EXCERPTED TEXT →
▬▬▬▬▬▬

Is an employee entitled to statutory sick leave payment during their probationary period?
Once the employee has satisfied the 13-weeks service requirement, they become entitled to paid statutory sick leave, even if that occurs during the employee’s probationary period. However, the Act does provide that, if an employer considers that the employee’s absence from employment whilst on statutory sick leave would not be consistent with the continuance of the probation, the employer can suspend the period of probation during the period that the employee is absent on sick leave and require that the employee complete that time at the end of the probationary period. The same applies for periods of training or apprenticeship. Carefully drafted probationary clauses are key in employment contracts.
Our company’s contractual sick pay scheme provides for two ‘waiting days’ before they become entitled to illness benefit. Is this permitted under the Act?
It is not unusual for a contractual sick pay scheme to provide that an employee only becomes eligible for sick pay on, for instance, their third day of absence. The Act, however, has been drafted to ensure that 'waiting days' will not apply to statutory sick pay. Employers may therefore be required to adjust their scheme to address this difference. At a minimum for 2023, ‘waiting days’ cannot apply to the 3 days of an employee’s statutory sick pay but an employer could impose ‘waiting days’ for any sick days taken in excess of the statutory allowance, in line with their contractual scheme.
Are statutory sick pay entitlements pro-rated for part-time employees?
The Act defines ‘employee’ as a person who has entered into or works under a contract of employment. It does not distinguish between full-time and part-time employees. Therefore, once any employee has met the requirements under the Act, they become entitled to paid statutory sick leave, whether they work on a full-time basis or not. It should be noted that the Act also applies to agency workers and, in that instance, the employer is the agency and not the end-user organisation. The Act therefore places no obligation on companies to pay statutory sick pay to workers who are not their employees.

▬▬▬▬▬▬

ENTRIES SUPPLIED →
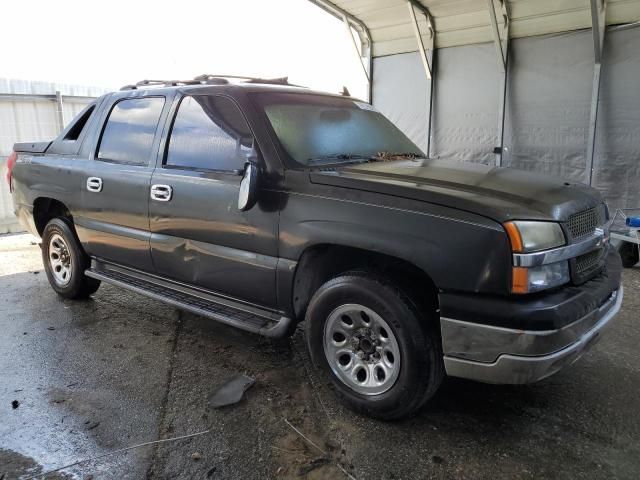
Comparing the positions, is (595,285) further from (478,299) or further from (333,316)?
(333,316)

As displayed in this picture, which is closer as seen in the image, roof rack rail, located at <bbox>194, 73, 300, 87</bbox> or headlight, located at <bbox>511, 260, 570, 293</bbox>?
headlight, located at <bbox>511, 260, 570, 293</bbox>

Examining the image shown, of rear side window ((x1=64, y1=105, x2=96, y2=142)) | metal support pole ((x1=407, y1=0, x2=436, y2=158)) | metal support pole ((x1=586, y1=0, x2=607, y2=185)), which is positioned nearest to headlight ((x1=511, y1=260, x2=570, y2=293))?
rear side window ((x1=64, y1=105, x2=96, y2=142))

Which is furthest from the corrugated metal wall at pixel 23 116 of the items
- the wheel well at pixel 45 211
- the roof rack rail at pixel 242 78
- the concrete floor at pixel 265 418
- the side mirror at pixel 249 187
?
the side mirror at pixel 249 187

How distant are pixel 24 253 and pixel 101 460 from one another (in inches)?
226

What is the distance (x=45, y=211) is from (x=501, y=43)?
6819 millimetres

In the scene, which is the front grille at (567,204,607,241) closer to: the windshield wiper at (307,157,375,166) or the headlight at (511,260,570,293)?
the headlight at (511,260,570,293)

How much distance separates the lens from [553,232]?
8.01 ft

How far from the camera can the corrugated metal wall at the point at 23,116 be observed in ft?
28.4

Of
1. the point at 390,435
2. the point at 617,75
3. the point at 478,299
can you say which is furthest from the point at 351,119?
the point at 617,75

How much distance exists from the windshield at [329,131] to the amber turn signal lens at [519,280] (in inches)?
56.0

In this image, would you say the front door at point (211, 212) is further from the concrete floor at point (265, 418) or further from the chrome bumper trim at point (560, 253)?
the chrome bumper trim at point (560, 253)

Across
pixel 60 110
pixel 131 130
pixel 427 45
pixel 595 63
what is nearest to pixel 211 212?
pixel 131 130

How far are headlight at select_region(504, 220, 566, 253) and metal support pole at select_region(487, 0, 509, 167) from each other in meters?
5.25

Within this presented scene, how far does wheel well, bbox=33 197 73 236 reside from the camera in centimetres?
484
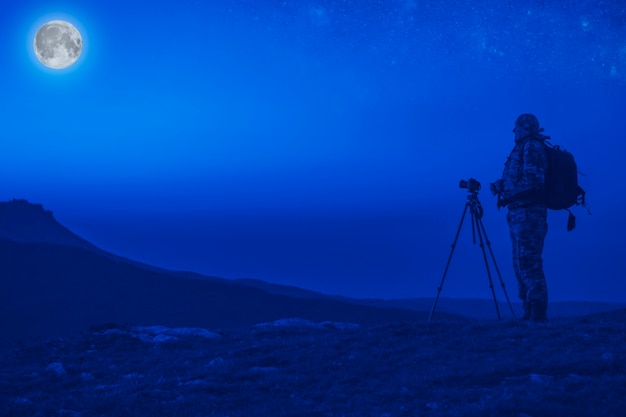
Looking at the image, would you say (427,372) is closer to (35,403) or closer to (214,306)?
(35,403)

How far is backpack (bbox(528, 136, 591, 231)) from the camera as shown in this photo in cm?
1616

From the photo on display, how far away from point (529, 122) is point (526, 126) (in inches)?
4.5

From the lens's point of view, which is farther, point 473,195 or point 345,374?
point 473,195

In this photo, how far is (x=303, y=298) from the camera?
60781mm

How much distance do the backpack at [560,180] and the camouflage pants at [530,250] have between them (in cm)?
35

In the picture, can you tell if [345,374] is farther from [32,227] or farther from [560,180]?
[32,227]

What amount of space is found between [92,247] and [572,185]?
63329 millimetres

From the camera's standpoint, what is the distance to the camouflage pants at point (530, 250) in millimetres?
15922

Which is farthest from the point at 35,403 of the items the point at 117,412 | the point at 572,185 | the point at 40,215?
the point at 40,215

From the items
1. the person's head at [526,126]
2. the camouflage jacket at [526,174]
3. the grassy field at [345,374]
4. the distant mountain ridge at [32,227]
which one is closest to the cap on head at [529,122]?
the person's head at [526,126]

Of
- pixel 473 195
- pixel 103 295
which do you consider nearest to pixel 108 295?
pixel 103 295

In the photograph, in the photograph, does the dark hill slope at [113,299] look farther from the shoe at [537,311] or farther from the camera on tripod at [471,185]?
the shoe at [537,311]

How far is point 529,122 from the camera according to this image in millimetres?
16469

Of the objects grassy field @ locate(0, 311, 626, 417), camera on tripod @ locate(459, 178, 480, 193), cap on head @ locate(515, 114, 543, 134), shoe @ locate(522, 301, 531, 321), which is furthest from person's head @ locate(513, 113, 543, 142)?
grassy field @ locate(0, 311, 626, 417)
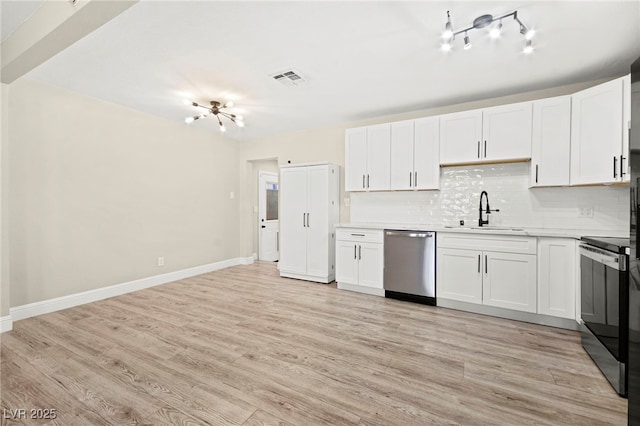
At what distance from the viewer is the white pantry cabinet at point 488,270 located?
303cm

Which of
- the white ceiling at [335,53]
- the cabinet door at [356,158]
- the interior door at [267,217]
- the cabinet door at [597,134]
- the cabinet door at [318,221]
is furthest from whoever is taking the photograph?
the interior door at [267,217]

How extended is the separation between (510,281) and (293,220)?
324 centimetres

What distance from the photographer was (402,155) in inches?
159

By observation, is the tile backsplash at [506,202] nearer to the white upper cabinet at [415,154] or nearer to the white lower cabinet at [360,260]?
the white upper cabinet at [415,154]

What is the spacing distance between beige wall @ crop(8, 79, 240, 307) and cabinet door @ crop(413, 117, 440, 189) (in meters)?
3.81

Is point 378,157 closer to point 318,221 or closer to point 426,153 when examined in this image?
point 426,153

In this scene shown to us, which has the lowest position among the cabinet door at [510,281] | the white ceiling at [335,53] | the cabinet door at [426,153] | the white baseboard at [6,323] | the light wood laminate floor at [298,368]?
the light wood laminate floor at [298,368]

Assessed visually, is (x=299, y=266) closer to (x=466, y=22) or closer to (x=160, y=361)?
(x=160, y=361)

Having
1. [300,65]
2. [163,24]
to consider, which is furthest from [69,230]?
[300,65]

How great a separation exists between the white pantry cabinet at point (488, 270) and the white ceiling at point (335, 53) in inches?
73.5

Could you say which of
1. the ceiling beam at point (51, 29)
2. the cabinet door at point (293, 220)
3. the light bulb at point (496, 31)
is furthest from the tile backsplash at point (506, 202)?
the ceiling beam at point (51, 29)

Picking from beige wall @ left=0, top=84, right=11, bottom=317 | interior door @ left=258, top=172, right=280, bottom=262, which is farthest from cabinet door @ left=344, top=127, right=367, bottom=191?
beige wall @ left=0, top=84, right=11, bottom=317

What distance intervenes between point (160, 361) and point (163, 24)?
109 inches

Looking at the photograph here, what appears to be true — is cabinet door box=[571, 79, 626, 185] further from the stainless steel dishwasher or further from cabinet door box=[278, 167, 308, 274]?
cabinet door box=[278, 167, 308, 274]
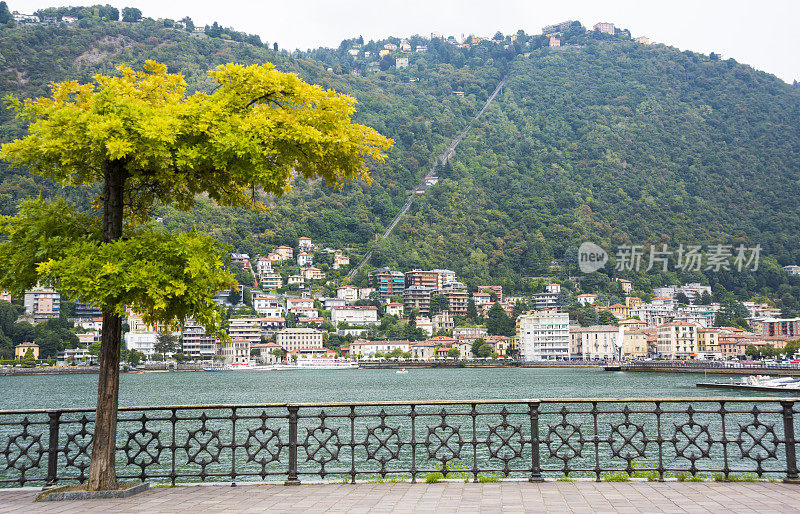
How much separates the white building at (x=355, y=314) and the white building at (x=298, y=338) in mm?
8526

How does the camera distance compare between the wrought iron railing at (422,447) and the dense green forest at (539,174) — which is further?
the dense green forest at (539,174)

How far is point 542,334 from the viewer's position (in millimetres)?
123250

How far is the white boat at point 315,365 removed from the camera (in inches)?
4552

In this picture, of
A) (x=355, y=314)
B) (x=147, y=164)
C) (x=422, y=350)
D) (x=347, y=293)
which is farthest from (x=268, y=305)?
(x=147, y=164)

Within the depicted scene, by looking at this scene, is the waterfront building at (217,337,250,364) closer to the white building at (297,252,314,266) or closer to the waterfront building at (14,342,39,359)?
the waterfront building at (14,342,39,359)

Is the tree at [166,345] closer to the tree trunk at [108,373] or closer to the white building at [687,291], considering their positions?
the white building at [687,291]

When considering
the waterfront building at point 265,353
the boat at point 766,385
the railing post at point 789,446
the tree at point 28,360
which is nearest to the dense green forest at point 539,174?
the waterfront building at point 265,353

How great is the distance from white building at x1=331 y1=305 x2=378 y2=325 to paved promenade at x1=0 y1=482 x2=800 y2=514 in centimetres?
12524

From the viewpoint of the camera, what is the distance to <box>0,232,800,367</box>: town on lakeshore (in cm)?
11412

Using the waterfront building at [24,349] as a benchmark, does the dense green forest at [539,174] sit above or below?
above

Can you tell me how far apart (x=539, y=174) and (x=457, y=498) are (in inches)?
6684

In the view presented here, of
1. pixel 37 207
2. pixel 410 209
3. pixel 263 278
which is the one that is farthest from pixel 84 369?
pixel 37 207

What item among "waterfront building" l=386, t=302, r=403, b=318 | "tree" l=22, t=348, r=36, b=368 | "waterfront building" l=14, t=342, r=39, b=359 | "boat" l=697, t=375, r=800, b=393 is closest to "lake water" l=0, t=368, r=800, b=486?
"boat" l=697, t=375, r=800, b=393

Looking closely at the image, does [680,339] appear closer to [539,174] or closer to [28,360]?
[539,174]
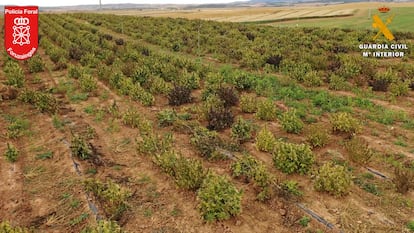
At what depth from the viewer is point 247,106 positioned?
11742 mm

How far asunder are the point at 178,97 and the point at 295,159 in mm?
6279

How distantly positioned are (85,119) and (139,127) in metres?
2.54

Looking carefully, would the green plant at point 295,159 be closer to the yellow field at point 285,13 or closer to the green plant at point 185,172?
the green plant at point 185,172

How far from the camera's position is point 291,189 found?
694 cm

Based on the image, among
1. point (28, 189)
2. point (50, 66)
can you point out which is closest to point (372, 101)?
point (28, 189)

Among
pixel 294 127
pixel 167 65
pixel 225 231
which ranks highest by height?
pixel 167 65

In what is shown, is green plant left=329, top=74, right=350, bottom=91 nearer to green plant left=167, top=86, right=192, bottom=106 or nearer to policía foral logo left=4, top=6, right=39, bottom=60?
green plant left=167, top=86, right=192, bottom=106

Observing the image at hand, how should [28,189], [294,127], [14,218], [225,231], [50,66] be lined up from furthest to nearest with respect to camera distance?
[50,66]
[294,127]
[28,189]
[14,218]
[225,231]

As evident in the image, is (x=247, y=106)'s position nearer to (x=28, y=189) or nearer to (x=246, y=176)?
(x=246, y=176)

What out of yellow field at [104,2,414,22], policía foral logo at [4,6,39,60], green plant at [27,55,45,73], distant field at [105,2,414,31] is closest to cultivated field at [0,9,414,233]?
green plant at [27,55,45,73]

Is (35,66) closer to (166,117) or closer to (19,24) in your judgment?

▬▬▬▬▬▬

PROBLEMS TO SOLVE →
a) Using the text on statutory sick leave, state whether each statement below agrees with it. Answer yes or no for each, and quote the words that decide it.
(i) An employee who is still in a probationary period cannot receive paid statutory sick leave.
(ii) An employer may apply 'waiting days' to sick days taken beyond the statutory allowance.
(iii) For agency workers, the Act treats the end-user organization as the employer.
b) Carry on the text on statutory sick leave from the point where it stops.

ANSWERS PROVIDED →
a)
(i) No: "they become entitled to paid statutory sick leave, even if that occurs during the employee’s probationary period."
(ii) Yes: "an employer could impose ‘waiting days’ for any sick days taken in excess of the statutory allowance"
(iii) No: "the employer is the agency and not the end-user organisation."

b)
If an employee leaves the company within the same year after first taking statutory sick leave in that year, can an amount of the statutory payment be clawed back on a pro-rated basis?
The Act does not provide for any form of pro-rating of statutory sick leave days. Once an employee meets the requirements under the Act entitling them to statutory sick leave payment, they are entitled to use them if they are incapable of working due to illness or injury, whether or not they leave their employment shortly thereafter. An employer therefore cannot claw back any amount that may have been paid to an employee under the statutory scheme.
Conclusion
Whilst a welcome development for employees, particularly those on lower wages, it remains to be seen whether those employees will avail of the statutory sick payments for short absences given the cost they will incur in obtaining a medical certificate to avail of the statutory payment.
We recommend that all employers review their employment contracts and handbook/policies to ensure that their contractual sick pay scheme meets the minimum requirements of the legislation. Employers with no sick pay scheme in place will need to implement a scheme which aligns with the Act. Employers will also need to consider putting measures in place to trigger the incremental increases in the coming years.
Employers should engage with payroll to ensure the appropriate systems are in place to comply with their sick pay obligations and that adequate records are kept of those payments.